Morten Bødskov, Denmark’s minister for industry, business and financial affairs, defended the shift, saying: “For years, European businesses have faced wave after wave of red tape. This has slowed green investments and weakened our competitiveness. Now we are taking a big and important step in the right direction. With clear and simple rules, companies can focus on their core business, so we achieve better value for money in the green transition, create European jobs and strengthen companies’ ability to grow and invest.”
A Regulatory Retreat With Global Implications
Beyond Europe, the recalibration could influence global ESG reporting norms. The EU’s disclosure rules had been moving the world’s largest corporations toward more standardized sustainability reporting; scaling them back may shift momentum toward other frameworks, such as the ISSB standards, or increase reliance on voluntary reporting.

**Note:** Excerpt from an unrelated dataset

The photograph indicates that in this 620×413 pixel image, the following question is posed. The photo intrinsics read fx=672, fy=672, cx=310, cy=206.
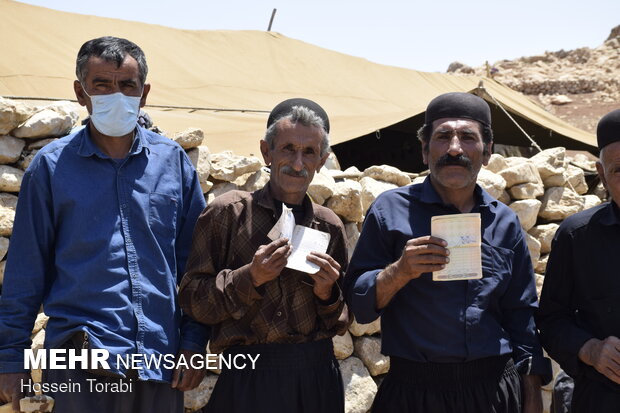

The new agreement also affects governance across global supply chains. Without EU-wide liability provisions, enforcement falls to national authorities, raising the likelihood of uneven implementation and potential regulatory fragmentation across the bloc. Review clauses, however, leave open the possibility that future political cycles may revisit and potentially expand the rules.
What Comes Next as Parliament Prepares Its Vote
A final vote is scheduled for December 16, offering Parliament a last opportunity to reject the deal if lawmakers judge it too far removed from their earlier positions. While supporters describe the agreement as a necessary reset for Europe’s economic competitiveness, opponents warn that it risks undermining long-term resilience at a moment when climate impacts, biodiversity loss and supply chain disruptions are accelerating.
If adopted, the omnibus package will serve as the blueprint for a series of upcoming simplification bills covering areas such as data protection, finance, chemical use, agriculture and defense — signaling the start of a broader deregulatory phase in EU policymaking.